» **Extracted entries**
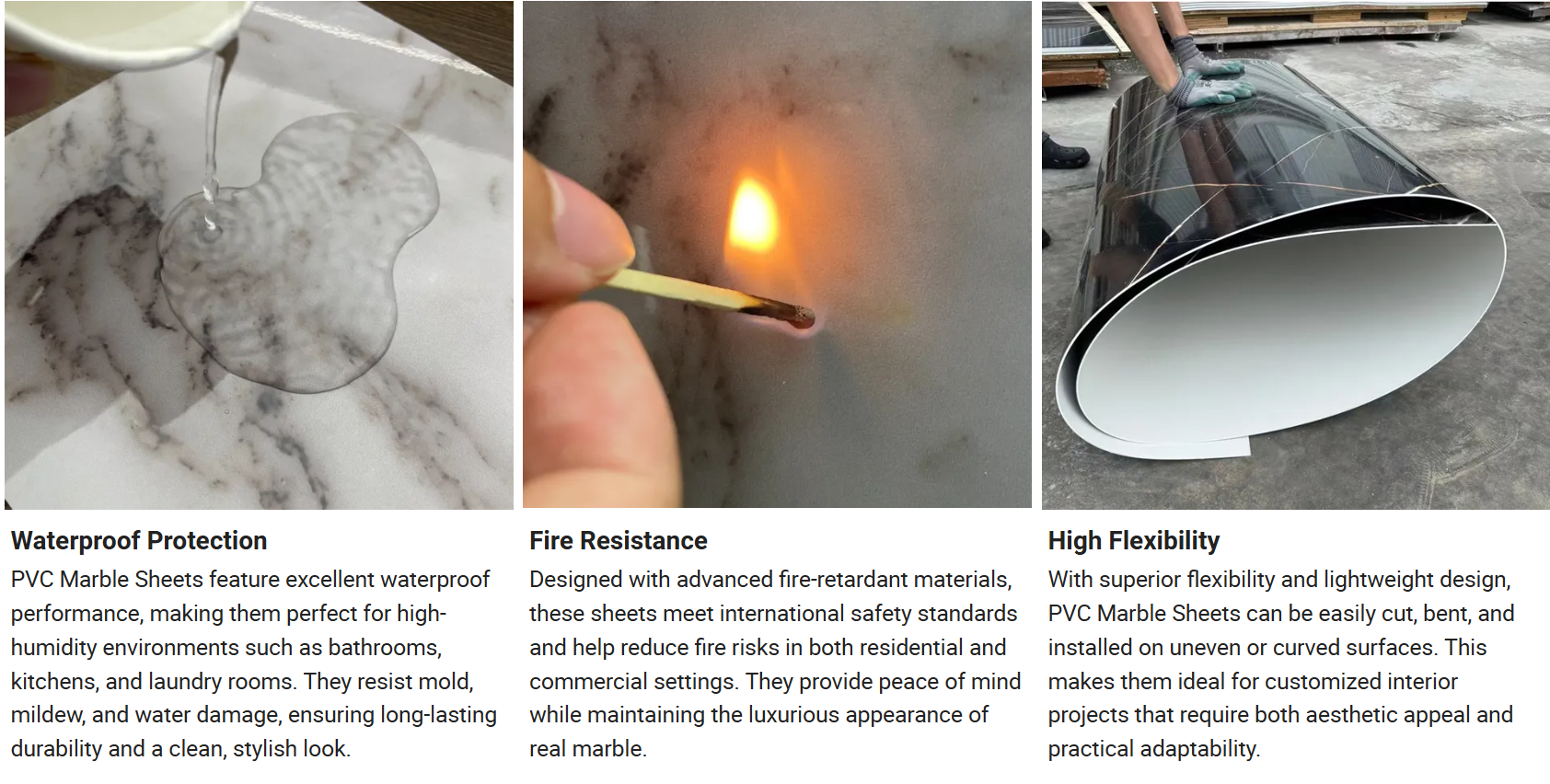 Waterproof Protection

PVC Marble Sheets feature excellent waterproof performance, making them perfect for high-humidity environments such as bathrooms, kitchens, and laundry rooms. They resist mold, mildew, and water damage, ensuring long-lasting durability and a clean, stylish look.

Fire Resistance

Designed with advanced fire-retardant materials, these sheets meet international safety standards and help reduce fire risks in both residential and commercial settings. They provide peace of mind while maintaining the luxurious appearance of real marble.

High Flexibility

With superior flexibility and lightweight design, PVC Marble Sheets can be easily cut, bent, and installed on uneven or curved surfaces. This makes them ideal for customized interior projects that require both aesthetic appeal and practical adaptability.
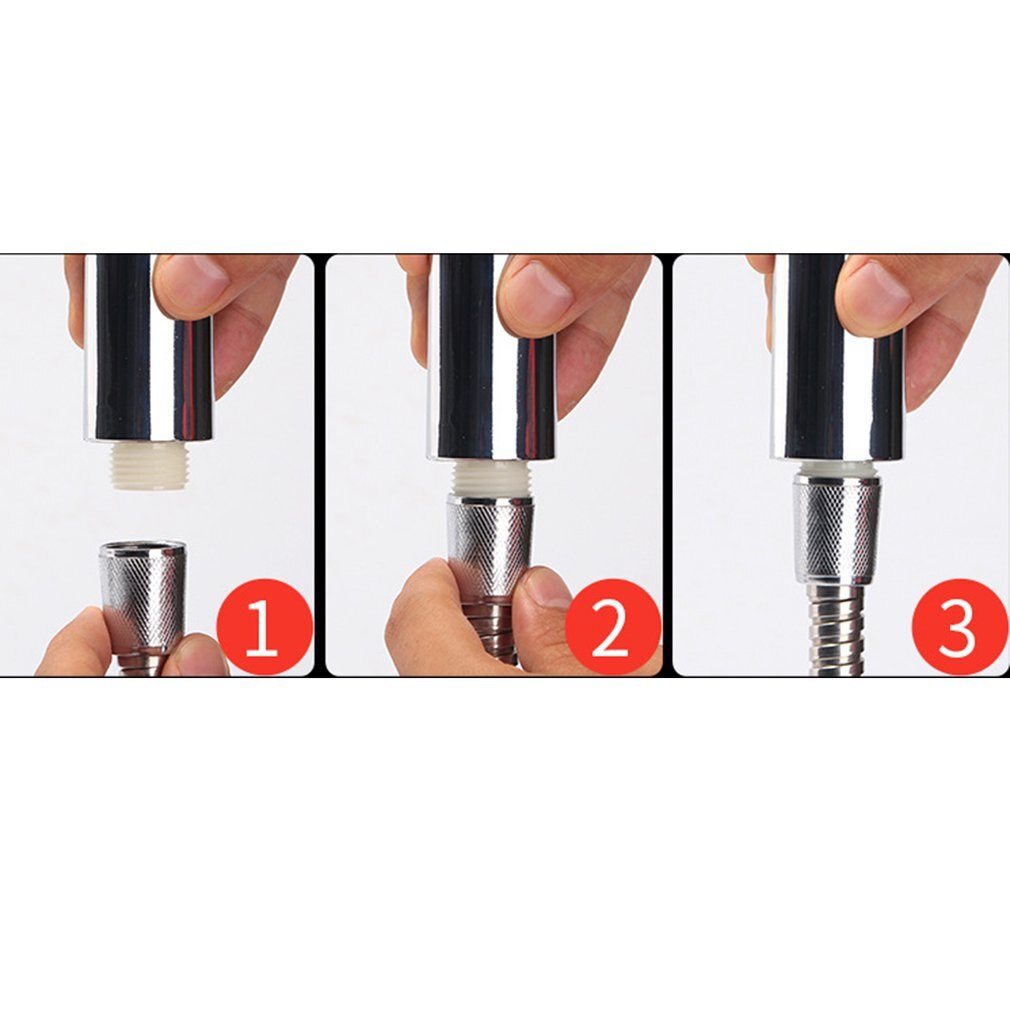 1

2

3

» **Your task**
Return each record as written, minus its images.

» **Answer space**
 Waterproof Protection

PVC Marble Sheets feature excellent waterproof performance, making them perfect for high-humidity environments such as bathrooms, kitchens, and laundry rooms. They resist mold, mildew, and water damage, ensuring long-lasting durability and a clean, stylish look.

Fire Resistance

Designed with advanced fire-retardant materials, these sheets meet international safety standards and help reduce fire risks in both residential and commercial settings. They provide peace of mind while maintaining the luxurious appearance of real marble.

High Flexibility

With superior flexibility and lightweight design, PVC Marble Sheets can be easily cut, bent, and installed on uneven or curved surfaces. This makes them ideal for customized interior projects that require both aesthetic appeal and practical adaptability.
 1

2

3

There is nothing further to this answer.